++++ Source passage
A simple use case for dbt and Airflow

12 minute read

My previous two posts involved installing a postgres server on a cheap, spare raspberry pi 3b+. The motivation was to save my time-series data for longer than 30-days since my free InfluxDB Cloud account, only has a 30-day retention policy.

I was successful in installing a fresh OS, configuring the rpi to run headless, scanning the local ip’s to find the rpi, ssh’ing to the single board computer, installing a PostgreSQL instance and finally writing a script to query my influxDB instance, transform the data and push the data to my postgresql database. I used a cronjob to execute the script with a comment about accomplishing the same task using Apache Airflow. So today, I am back to offload the scheduling from the cron daemon to Airflow and I am also throwing a dbt incremental materialization into the mix.

Motivation for added complexity

You might say that the cronjob was working just fine and if it isn’t broken, why fix it :wrench: ? I even commented during the writing that using Airflow felt like bird hunting with a scud missile. Despite my comment, I have a simple and good reason to make use of Airflow.

The pulse oximeter data I am collecting is very noisy. More so when my daughter moves, the sensor is not attached well or the sensor could even be defective. Whatever the case may be, outliers are not uncommon. Here is a screenshot to illustrate my point. The orange trace below represents the mean over a five second rolling window of my daughter’s heartrate. So, these data have already been “smoothed” slightly considering I capture her heartrate, specific oxygen and perfusion index all at a frequency of one sample per second.
++++++++
++++ Dataset entries
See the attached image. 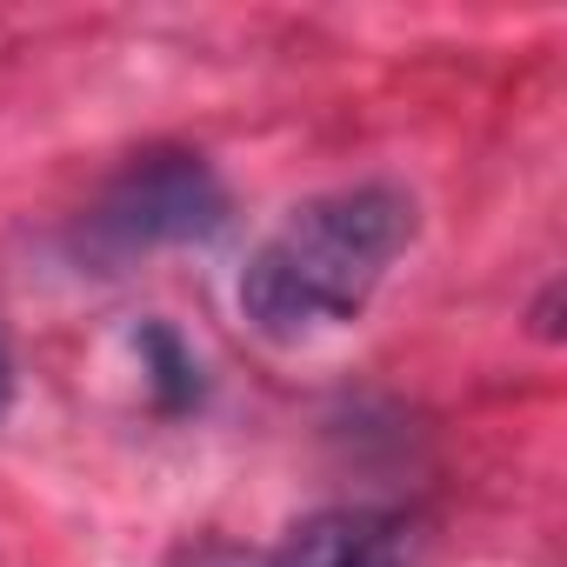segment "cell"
Wrapping results in <instances>:
<instances>
[{
  "label": "cell",
  "mask_w": 567,
  "mask_h": 567,
  "mask_svg": "<svg viewBox=\"0 0 567 567\" xmlns=\"http://www.w3.org/2000/svg\"><path fill=\"white\" fill-rule=\"evenodd\" d=\"M14 408V361H8V348H0V414Z\"/></svg>",
  "instance_id": "cell-6"
},
{
  "label": "cell",
  "mask_w": 567,
  "mask_h": 567,
  "mask_svg": "<svg viewBox=\"0 0 567 567\" xmlns=\"http://www.w3.org/2000/svg\"><path fill=\"white\" fill-rule=\"evenodd\" d=\"M414 527L388 507H321L288 527L267 567H408Z\"/></svg>",
  "instance_id": "cell-3"
},
{
  "label": "cell",
  "mask_w": 567,
  "mask_h": 567,
  "mask_svg": "<svg viewBox=\"0 0 567 567\" xmlns=\"http://www.w3.org/2000/svg\"><path fill=\"white\" fill-rule=\"evenodd\" d=\"M134 348H141V361H147V388H154V408H161L167 421L194 414L207 388H200V361L181 348V334H174L167 321H141Z\"/></svg>",
  "instance_id": "cell-4"
},
{
  "label": "cell",
  "mask_w": 567,
  "mask_h": 567,
  "mask_svg": "<svg viewBox=\"0 0 567 567\" xmlns=\"http://www.w3.org/2000/svg\"><path fill=\"white\" fill-rule=\"evenodd\" d=\"M227 227V187L200 154L161 147L141 154L127 174L107 181V194L87 214V240L114 260L154 254V247H194Z\"/></svg>",
  "instance_id": "cell-2"
},
{
  "label": "cell",
  "mask_w": 567,
  "mask_h": 567,
  "mask_svg": "<svg viewBox=\"0 0 567 567\" xmlns=\"http://www.w3.org/2000/svg\"><path fill=\"white\" fill-rule=\"evenodd\" d=\"M534 334H540V341H560V280H547V295H540V308H534Z\"/></svg>",
  "instance_id": "cell-5"
},
{
  "label": "cell",
  "mask_w": 567,
  "mask_h": 567,
  "mask_svg": "<svg viewBox=\"0 0 567 567\" xmlns=\"http://www.w3.org/2000/svg\"><path fill=\"white\" fill-rule=\"evenodd\" d=\"M421 207L394 181H361L301 200L240 267V315L260 341L301 348L368 315L388 267L414 247Z\"/></svg>",
  "instance_id": "cell-1"
}]
</instances>
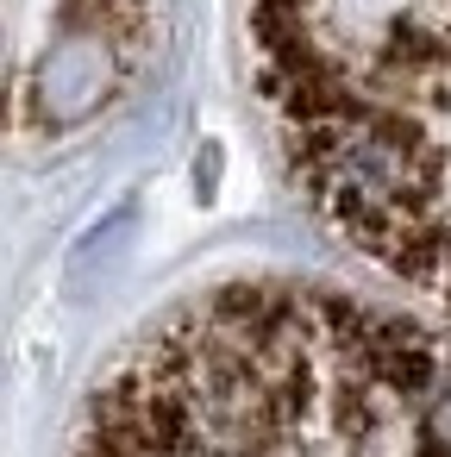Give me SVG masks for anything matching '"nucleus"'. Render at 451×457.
Instances as JSON below:
<instances>
[{
  "mask_svg": "<svg viewBox=\"0 0 451 457\" xmlns=\"http://www.w3.org/2000/svg\"><path fill=\"white\" fill-rule=\"evenodd\" d=\"M76 457H451V357L345 295L232 282L95 395Z\"/></svg>",
  "mask_w": 451,
  "mask_h": 457,
  "instance_id": "1",
  "label": "nucleus"
},
{
  "mask_svg": "<svg viewBox=\"0 0 451 457\" xmlns=\"http://www.w3.org/2000/svg\"><path fill=\"white\" fill-rule=\"evenodd\" d=\"M113 82H120L113 45H107L95 26L63 32V38L38 57V70H32V113H38V126L70 132V126H82V120L113 95Z\"/></svg>",
  "mask_w": 451,
  "mask_h": 457,
  "instance_id": "2",
  "label": "nucleus"
},
{
  "mask_svg": "<svg viewBox=\"0 0 451 457\" xmlns=\"http://www.w3.org/2000/svg\"><path fill=\"white\" fill-rule=\"evenodd\" d=\"M376 63H382V76H395V82H420V76H438V70L451 63V45H445L432 26H420V20H395Z\"/></svg>",
  "mask_w": 451,
  "mask_h": 457,
  "instance_id": "3",
  "label": "nucleus"
}]
</instances>
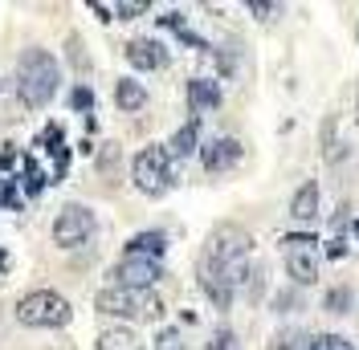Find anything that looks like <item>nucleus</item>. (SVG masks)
Here are the masks:
<instances>
[{
    "mask_svg": "<svg viewBox=\"0 0 359 350\" xmlns=\"http://www.w3.org/2000/svg\"><path fill=\"white\" fill-rule=\"evenodd\" d=\"M62 82V66L49 49H25L21 62H17V94H21L25 106L41 110Z\"/></svg>",
    "mask_w": 359,
    "mask_h": 350,
    "instance_id": "1",
    "label": "nucleus"
},
{
    "mask_svg": "<svg viewBox=\"0 0 359 350\" xmlns=\"http://www.w3.org/2000/svg\"><path fill=\"white\" fill-rule=\"evenodd\" d=\"M94 309L107 318H127V322H159L163 318V302L156 298V289H123V285L98 289Z\"/></svg>",
    "mask_w": 359,
    "mask_h": 350,
    "instance_id": "2",
    "label": "nucleus"
},
{
    "mask_svg": "<svg viewBox=\"0 0 359 350\" xmlns=\"http://www.w3.org/2000/svg\"><path fill=\"white\" fill-rule=\"evenodd\" d=\"M69 318H74L69 302L62 293H53V289H33V293H25L21 302H17V322L21 326L62 330V326H69Z\"/></svg>",
    "mask_w": 359,
    "mask_h": 350,
    "instance_id": "3",
    "label": "nucleus"
},
{
    "mask_svg": "<svg viewBox=\"0 0 359 350\" xmlns=\"http://www.w3.org/2000/svg\"><path fill=\"white\" fill-rule=\"evenodd\" d=\"M131 179L135 188L143 192V196H168L172 192V183H176V172H172V155H168V147H159V143H151V147H143V151L135 155L131 163Z\"/></svg>",
    "mask_w": 359,
    "mask_h": 350,
    "instance_id": "4",
    "label": "nucleus"
},
{
    "mask_svg": "<svg viewBox=\"0 0 359 350\" xmlns=\"http://www.w3.org/2000/svg\"><path fill=\"white\" fill-rule=\"evenodd\" d=\"M249 253H253V237H249V228L233 224V220H224V224H217V228L208 232L201 261H208V265H237V261H249Z\"/></svg>",
    "mask_w": 359,
    "mask_h": 350,
    "instance_id": "5",
    "label": "nucleus"
},
{
    "mask_svg": "<svg viewBox=\"0 0 359 350\" xmlns=\"http://www.w3.org/2000/svg\"><path fill=\"white\" fill-rule=\"evenodd\" d=\"M314 237L311 232H290L282 237V257H286V273L294 285H314L318 281V253H314Z\"/></svg>",
    "mask_w": 359,
    "mask_h": 350,
    "instance_id": "6",
    "label": "nucleus"
},
{
    "mask_svg": "<svg viewBox=\"0 0 359 350\" xmlns=\"http://www.w3.org/2000/svg\"><path fill=\"white\" fill-rule=\"evenodd\" d=\"M94 237V212L86 204H66L53 220V244L57 248H78Z\"/></svg>",
    "mask_w": 359,
    "mask_h": 350,
    "instance_id": "7",
    "label": "nucleus"
},
{
    "mask_svg": "<svg viewBox=\"0 0 359 350\" xmlns=\"http://www.w3.org/2000/svg\"><path fill=\"white\" fill-rule=\"evenodd\" d=\"M114 285L123 289H151V285L163 277V265L159 261H143V257H123V261L111 269Z\"/></svg>",
    "mask_w": 359,
    "mask_h": 350,
    "instance_id": "8",
    "label": "nucleus"
},
{
    "mask_svg": "<svg viewBox=\"0 0 359 350\" xmlns=\"http://www.w3.org/2000/svg\"><path fill=\"white\" fill-rule=\"evenodd\" d=\"M241 155H245V147L237 143V139H212V143H204L201 147V163H204V172H229V167H237L241 163Z\"/></svg>",
    "mask_w": 359,
    "mask_h": 350,
    "instance_id": "9",
    "label": "nucleus"
},
{
    "mask_svg": "<svg viewBox=\"0 0 359 350\" xmlns=\"http://www.w3.org/2000/svg\"><path fill=\"white\" fill-rule=\"evenodd\" d=\"M127 62L135 69H163L168 66V45H159L156 37H135V41H127Z\"/></svg>",
    "mask_w": 359,
    "mask_h": 350,
    "instance_id": "10",
    "label": "nucleus"
},
{
    "mask_svg": "<svg viewBox=\"0 0 359 350\" xmlns=\"http://www.w3.org/2000/svg\"><path fill=\"white\" fill-rule=\"evenodd\" d=\"M196 273H201V289L208 293V302H212V306H217V309H229V306H233V293H237V289L229 285L224 269L201 261V269H196Z\"/></svg>",
    "mask_w": 359,
    "mask_h": 350,
    "instance_id": "11",
    "label": "nucleus"
},
{
    "mask_svg": "<svg viewBox=\"0 0 359 350\" xmlns=\"http://www.w3.org/2000/svg\"><path fill=\"white\" fill-rule=\"evenodd\" d=\"M168 253V237L163 232H135L127 241V257H143V261H159Z\"/></svg>",
    "mask_w": 359,
    "mask_h": 350,
    "instance_id": "12",
    "label": "nucleus"
},
{
    "mask_svg": "<svg viewBox=\"0 0 359 350\" xmlns=\"http://www.w3.org/2000/svg\"><path fill=\"white\" fill-rule=\"evenodd\" d=\"M201 147V118H188L176 134H172V143H168V155L172 159H188V155Z\"/></svg>",
    "mask_w": 359,
    "mask_h": 350,
    "instance_id": "13",
    "label": "nucleus"
},
{
    "mask_svg": "<svg viewBox=\"0 0 359 350\" xmlns=\"http://www.w3.org/2000/svg\"><path fill=\"white\" fill-rule=\"evenodd\" d=\"M290 216L294 220H314L318 216V183H314V179L298 183V192L290 196Z\"/></svg>",
    "mask_w": 359,
    "mask_h": 350,
    "instance_id": "14",
    "label": "nucleus"
},
{
    "mask_svg": "<svg viewBox=\"0 0 359 350\" xmlns=\"http://www.w3.org/2000/svg\"><path fill=\"white\" fill-rule=\"evenodd\" d=\"M188 106L192 110H217L221 106V86L208 78H192L188 82Z\"/></svg>",
    "mask_w": 359,
    "mask_h": 350,
    "instance_id": "15",
    "label": "nucleus"
},
{
    "mask_svg": "<svg viewBox=\"0 0 359 350\" xmlns=\"http://www.w3.org/2000/svg\"><path fill=\"white\" fill-rule=\"evenodd\" d=\"M94 350H143V338L127 326H111L98 334V346Z\"/></svg>",
    "mask_w": 359,
    "mask_h": 350,
    "instance_id": "16",
    "label": "nucleus"
},
{
    "mask_svg": "<svg viewBox=\"0 0 359 350\" xmlns=\"http://www.w3.org/2000/svg\"><path fill=\"white\" fill-rule=\"evenodd\" d=\"M114 102H118V110L135 114V110H143V106H147V90L139 86L135 78H123V82L114 86Z\"/></svg>",
    "mask_w": 359,
    "mask_h": 350,
    "instance_id": "17",
    "label": "nucleus"
},
{
    "mask_svg": "<svg viewBox=\"0 0 359 350\" xmlns=\"http://www.w3.org/2000/svg\"><path fill=\"white\" fill-rule=\"evenodd\" d=\"M323 306L331 309V314H347V309H351V289H343V285H335V289H327Z\"/></svg>",
    "mask_w": 359,
    "mask_h": 350,
    "instance_id": "18",
    "label": "nucleus"
},
{
    "mask_svg": "<svg viewBox=\"0 0 359 350\" xmlns=\"http://www.w3.org/2000/svg\"><path fill=\"white\" fill-rule=\"evenodd\" d=\"M311 346V338L302 334V330H282L278 338H273V350H306Z\"/></svg>",
    "mask_w": 359,
    "mask_h": 350,
    "instance_id": "19",
    "label": "nucleus"
},
{
    "mask_svg": "<svg viewBox=\"0 0 359 350\" xmlns=\"http://www.w3.org/2000/svg\"><path fill=\"white\" fill-rule=\"evenodd\" d=\"M306 350H355V342H347L343 334H318V338H311Z\"/></svg>",
    "mask_w": 359,
    "mask_h": 350,
    "instance_id": "20",
    "label": "nucleus"
},
{
    "mask_svg": "<svg viewBox=\"0 0 359 350\" xmlns=\"http://www.w3.org/2000/svg\"><path fill=\"white\" fill-rule=\"evenodd\" d=\"M143 13H147V0H118V4H114V17H123V21L143 17Z\"/></svg>",
    "mask_w": 359,
    "mask_h": 350,
    "instance_id": "21",
    "label": "nucleus"
},
{
    "mask_svg": "<svg viewBox=\"0 0 359 350\" xmlns=\"http://www.w3.org/2000/svg\"><path fill=\"white\" fill-rule=\"evenodd\" d=\"M156 350H184V334H180V330H159L156 334Z\"/></svg>",
    "mask_w": 359,
    "mask_h": 350,
    "instance_id": "22",
    "label": "nucleus"
},
{
    "mask_svg": "<svg viewBox=\"0 0 359 350\" xmlns=\"http://www.w3.org/2000/svg\"><path fill=\"white\" fill-rule=\"evenodd\" d=\"M21 183H25V192H29V196H33V192H41L45 179H41V172H37V163H33V159H25V179H21Z\"/></svg>",
    "mask_w": 359,
    "mask_h": 350,
    "instance_id": "23",
    "label": "nucleus"
},
{
    "mask_svg": "<svg viewBox=\"0 0 359 350\" xmlns=\"http://www.w3.org/2000/svg\"><path fill=\"white\" fill-rule=\"evenodd\" d=\"M208 350H237V334H233V330H217L212 342H208Z\"/></svg>",
    "mask_w": 359,
    "mask_h": 350,
    "instance_id": "24",
    "label": "nucleus"
},
{
    "mask_svg": "<svg viewBox=\"0 0 359 350\" xmlns=\"http://www.w3.org/2000/svg\"><path fill=\"white\" fill-rule=\"evenodd\" d=\"M249 13H253L257 21H273V17H278V4H266V0H249Z\"/></svg>",
    "mask_w": 359,
    "mask_h": 350,
    "instance_id": "25",
    "label": "nucleus"
},
{
    "mask_svg": "<svg viewBox=\"0 0 359 350\" xmlns=\"http://www.w3.org/2000/svg\"><path fill=\"white\" fill-rule=\"evenodd\" d=\"M69 102H74V110H90L94 106V94H90L86 86H78L74 94H69Z\"/></svg>",
    "mask_w": 359,
    "mask_h": 350,
    "instance_id": "26",
    "label": "nucleus"
},
{
    "mask_svg": "<svg viewBox=\"0 0 359 350\" xmlns=\"http://www.w3.org/2000/svg\"><path fill=\"white\" fill-rule=\"evenodd\" d=\"M343 253H347V244H343V241H331V244H327V257H331V261H339Z\"/></svg>",
    "mask_w": 359,
    "mask_h": 350,
    "instance_id": "27",
    "label": "nucleus"
},
{
    "mask_svg": "<svg viewBox=\"0 0 359 350\" xmlns=\"http://www.w3.org/2000/svg\"><path fill=\"white\" fill-rule=\"evenodd\" d=\"M13 159H17V151H13V147H4V151H0V172H4V167H13Z\"/></svg>",
    "mask_w": 359,
    "mask_h": 350,
    "instance_id": "28",
    "label": "nucleus"
},
{
    "mask_svg": "<svg viewBox=\"0 0 359 350\" xmlns=\"http://www.w3.org/2000/svg\"><path fill=\"white\" fill-rule=\"evenodd\" d=\"M4 269H8V253H4V248H0V273H4Z\"/></svg>",
    "mask_w": 359,
    "mask_h": 350,
    "instance_id": "29",
    "label": "nucleus"
},
{
    "mask_svg": "<svg viewBox=\"0 0 359 350\" xmlns=\"http://www.w3.org/2000/svg\"><path fill=\"white\" fill-rule=\"evenodd\" d=\"M355 122H359V98H355Z\"/></svg>",
    "mask_w": 359,
    "mask_h": 350,
    "instance_id": "30",
    "label": "nucleus"
},
{
    "mask_svg": "<svg viewBox=\"0 0 359 350\" xmlns=\"http://www.w3.org/2000/svg\"><path fill=\"white\" fill-rule=\"evenodd\" d=\"M355 237H359V220H355Z\"/></svg>",
    "mask_w": 359,
    "mask_h": 350,
    "instance_id": "31",
    "label": "nucleus"
}]
</instances>
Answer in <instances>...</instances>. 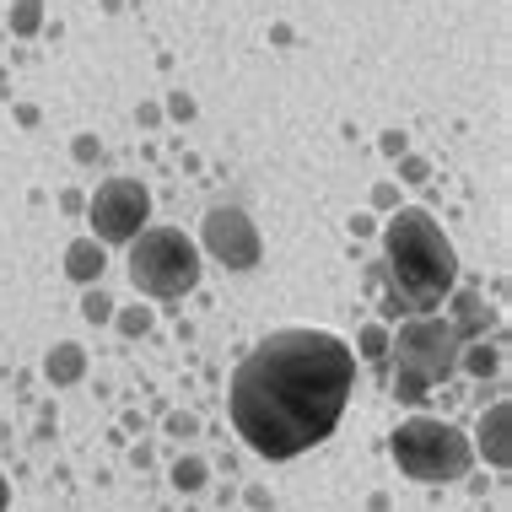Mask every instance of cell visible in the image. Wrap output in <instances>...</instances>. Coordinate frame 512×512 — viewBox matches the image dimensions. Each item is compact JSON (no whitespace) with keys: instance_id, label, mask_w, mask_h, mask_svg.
Returning a JSON list of instances; mask_svg holds the SVG:
<instances>
[{"instance_id":"3","label":"cell","mask_w":512,"mask_h":512,"mask_svg":"<svg viewBox=\"0 0 512 512\" xmlns=\"http://www.w3.org/2000/svg\"><path fill=\"white\" fill-rule=\"evenodd\" d=\"M389 453L399 464V475L415 480V486H448V480H464L469 464H475V448L453 421H437V415H410V421L394 426Z\"/></svg>"},{"instance_id":"6","label":"cell","mask_w":512,"mask_h":512,"mask_svg":"<svg viewBox=\"0 0 512 512\" xmlns=\"http://www.w3.org/2000/svg\"><path fill=\"white\" fill-rule=\"evenodd\" d=\"M87 221L98 243H130L151 221V189L141 178H108V184H98V195L87 200Z\"/></svg>"},{"instance_id":"21","label":"cell","mask_w":512,"mask_h":512,"mask_svg":"<svg viewBox=\"0 0 512 512\" xmlns=\"http://www.w3.org/2000/svg\"><path fill=\"white\" fill-rule=\"evenodd\" d=\"M372 205H378V211H394V205H399V189H394V184H378V189H372Z\"/></svg>"},{"instance_id":"7","label":"cell","mask_w":512,"mask_h":512,"mask_svg":"<svg viewBox=\"0 0 512 512\" xmlns=\"http://www.w3.org/2000/svg\"><path fill=\"white\" fill-rule=\"evenodd\" d=\"M200 243H205V254L227 270H254L259 254H265L254 221H248L238 205H211V211H205V227H200Z\"/></svg>"},{"instance_id":"12","label":"cell","mask_w":512,"mask_h":512,"mask_svg":"<svg viewBox=\"0 0 512 512\" xmlns=\"http://www.w3.org/2000/svg\"><path fill=\"white\" fill-rule=\"evenodd\" d=\"M459 367L469 372V378H496V372H502V351L486 345V340H464L459 345Z\"/></svg>"},{"instance_id":"26","label":"cell","mask_w":512,"mask_h":512,"mask_svg":"<svg viewBox=\"0 0 512 512\" xmlns=\"http://www.w3.org/2000/svg\"><path fill=\"white\" fill-rule=\"evenodd\" d=\"M6 502H11V486H6V475H0V512H6Z\"/></svg>"},{"instance_id":"9","label":"cell","mask_w":512,"mask_h":512,"mask_svg":"<svg viewBox=\"0 0 512 512\" xmlns=\"http://www.w3.org/2000/svg\"><path fill=\"white\" fill-rule=\"evenodd\" d=\"M448 302H453V313H448L453 335H459V340H486V329H491L486 297H480V292H459V286H453Z\"/></svg>"},{"instance_id":"15","label":"cell","mask_w":512,"mask_h":512,"mask_svg":"<svg viewBox=\"0 0 512 512\" xmlns=\"http://www.w3.org/2000/svg\"><path fill=\"white\" fill-rule=\"evenodd\" d=\"M81 318H87V324H114V297H108L103 286H87V297H81Z\"/></svg>"},{"instance_id":"10","label":"cell","mask_w":512,"mask_h":512,"mask_svg":"<svg viewBox=\"0 0 512 512\" xmlns=\"http://www.w3.org/2000/svg\"><path fill=\"white\" fill-rule=\"evenodd\" d=\"M103 270H108V243H98V238H76L71 248H65V275H71V281L98 286Z\"/></svg>"},{"instance_id":"4","label":"cell","mask_w":512,"mask_h":512,"mask_svg":"<svg viewBox=\"0 0 512 512\" xmlns=\"http://www.w3.org/2000/svg\"><path fill=\"white\" fill-rule=\"evenodd\" d=\"M130 286L141 297H157V302H178L200 286V243L184 238L178 227H141L130 243Z\"/></svg>"},{"instance_id":"5","label":"cell","mask_w":512,"mask_h":512,"mask_svg":"<svg viewBox=\"0 0 512 512\" xmlns=\"http://www.w3.org/2000/svg\"><path fill=\"white\" fill-rule=\"evenodd\" d=\"M459 345L464 340L453 335V324L437 313H410L405 324H399V335H389V351L399 356V367L421 372L432 389L459 372Z\"/></svg>"},{"instance_id":"2","label":"cell","mask_w":512,"mask_h":512,"mask_svg":"<svg viewBox=\"0 0 512 512\" xmlns=\"http://www.w3.org/2000/svg\"><path fill=\"white\" fill-rule=\"evenodd\" d=\"M383 281H389L394 308L405 313H437L448 292L459 286V254L432 211L399 205L383 227Z\"/></svg>"},{"instance_id":"25","label":"cell","mask_w":512,"mask_h":512,"mask_svg":"<svg viewBox=\"0 0 512 512\" xmlns=\"http://www.w3.org/2000/svg\"><path fill=\"white\" fill-rule=\"evenodd\" d=\"M248 507H270V491L265 486H248Z\"/></svg>"},{"instance_id":"19","label":"cell","mask_w":512,"mask_h":512,"mask_svg":"<svg viewBox=\"0 0 512 512\" xmlns=\"http://www.w3.org/2000/svg\"><path fill=\"white\" fill-rule=\"evenodd\" d=\"M195 432H200V421L189 410H173L168 415V437H195Z\"/></svg>"},{"instance_id":"18","label":"cell","mask_w":512,"mask_h":512,"mask_svg":"<svg viewBox=\"0 0 512 512\" xmlns=\"http://www.w3.org/2000/svg\"><path fill=\"white\" fill-rule=\"evenodd\" d=\"M114 324H119V335H151V324H157V313L151 308H141V302H135V308H124V313H114Z\"/></svg>"},{"instance_id":"1","label":"cell","mask_w":512,"mask_h":512,"mask_svg":"<svg viewBox=\"0 0 512 512\" xmlns=\"http://www.w3.org/2000/svg\"><path fill=\"white\" fill-rule=\"evenodd\" d=\"M356 389V351L329 329H275L232 372V426L259 459L281 464L335 437Z\"/></svg>"},{"instance_id":"27","label":"cell","mask_w":512,"mask_h":512,"mask_svg":"<svg viewBox=\"0 0 512 512\" xmlns=\"http://www.w3.org/2000/svg\"><path fill=\"white\" fill-rule=\"evenodd\" d=\"M0 442H11V426L6 421H0Z\"/></svg>"},{"instance_id":"13","label":"cell","mask_w":512,"mask_h":512,"mask_svg":"<svg viewBox=\"0 0 512 512\" xmlns=\"http://www.w3.org/2000/svg\"><path fill=\"white\" fill-rule=\"evenodd\" d=\"M205 480H211V464H205L200 453H184V459L173 464V491L200 496V491H205Z\"/></svg>"},{"instance_id":"14","label":"cell","mask_w":512,"mask_h":512,"mask_svg":"<svg viewBox=\"0 0 512 512\" xmlns=\"http://www.w3.org/2000/svg\"><path fill=\"white\" fill-rule=\"evenodd\" d=\"M38 27H44V0H17V6H11V33L33 38Z\"/></svg>"},{"instance_id":"20","label":"cell","mask_w":512,"mask_h":512,"mask_svg":"<svg viewBox=\"0 0 512 512\" xmlns=\"http://www.w3.org/2000/svg\"><path fill=\"white\" fill-rule=\"evenodd\" d=\"M399 173H405V184H421V178L432 173V168H426L421 157H410V151H405V157H399Z\"/></svg>"},{"instance_id":"22","label":"cell","mask_w":512,"mask_h":512,"mask_svg":"<svg viewBox=\"0 0 512 512\" xmlns=\"http://www.w3.org/2000/svg\"><path fill=\"white\" fill-rule=\"evenodd\" d=\"M76 162H98V141H92V135H81V141H76Z\"/></svg>"},{"instance_id":"24","label":"cell","mask_w":512,"mask_h":512,"mask_svg":"<svg viewBox=\"0 0 512 512\" xmlns=\"http://www.w3.org/2000/svg\"><path fill=\"white\" fill-rule=\"evenodd\" d=\"M168 108H173V119H189V114H195V103H189V98H184V92H178V98H173Z\"/></svg>"},{"instance_id":"23","label":"cell","mask_w":512,"mask_h":512,"mask_svg":"<svg viewBox=\"0 0 512 512\" xmlns=\"http://www.w3.org/2000/svg\"><path fill=\"white\" fill-rule=\"evenodd\" d=\"M383 151H389V157H405V135L389 130V135H383Z\"/></svg>"},{"instance_id":"8","label":"cell","mask_w":512,"mask_h":512,"mask_svg":"<svg viewBox=\"0 0 512 512\" xmlns=\"http://www.w3.org/2000/svg\"><path fill=\"white\" fill-rule=\"evenodd\" d=\"M507 432H512V405H507V399H496V405L480 415L475 442H469V448H475L491 469H507V464H512V437H507Z\"/></svg>"},{"instance_id":"16","label":"cell","mask_w":512,"mask_h":512,"mask_svg":"<svg viewBox=\"0 0 512 512\" xmlns=\"http://www.w3.org/2000/svg\"><path fill=\"white\" fill-rule=\"evenodd\" d=\"M394 394L405 399V405H421V399L432 394V383H426L421 372H410V367H394Z\"/></svg>"},{"instance_id":"11","label":"cell","mask_w":512,"mask_h":512,"mask_svg":"<svg viewBox=\"0 0 512 512\" xmlns=\"http://www.w3.org/2000/svg\"><path fill=\"white\" fill-rule=\"evenodd\" d=\"M44 378L54 383V389H65V383H81L87 378V351H81L76 340H60L54 351L44 356Z\"/></svg>"},{"instance_id":"17","label":"cell","mask_w":512,"mask_h":512,"mask_svg":"<svg viewBox=\"0 0 512 512\" xmlns=\"http://www.w3.org/2000/svg\"><path fill=\"white\" fill-rule=\"evenodd\" d=\"M356 356H362V362H383V356H389V329H383V324H367L362 340H356Z\"/></svg>"}]
</instances>
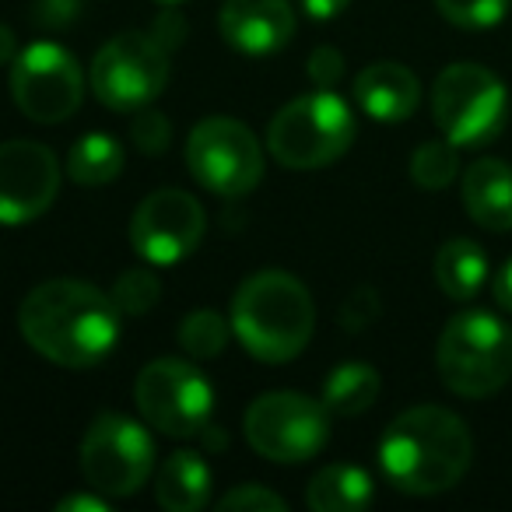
++++++++
Challenge
Edit the dbt and Airflow post between "The pulse oximeter" and "sample per second.", inclusive, so that "blue" takes the place of "orange". These entries have no connection to the dbt and Airflow post.

Answer to the problem
The pulse oximeter data I am collecting is very noisy. More so when my daughter moves, the sensor is not attached well or the sensor could even be defective. Whatever the case may be, outliers are not uncommon. Here is a screenshot to illustrate my point. The blue trace below represents the mean over a five second rolling window of my daughter’s heartrate. So, these data have already been “smoothed” slightly considering I capture her heartrate, specific oxygen and perfusion index all at a frequency of one sample per second.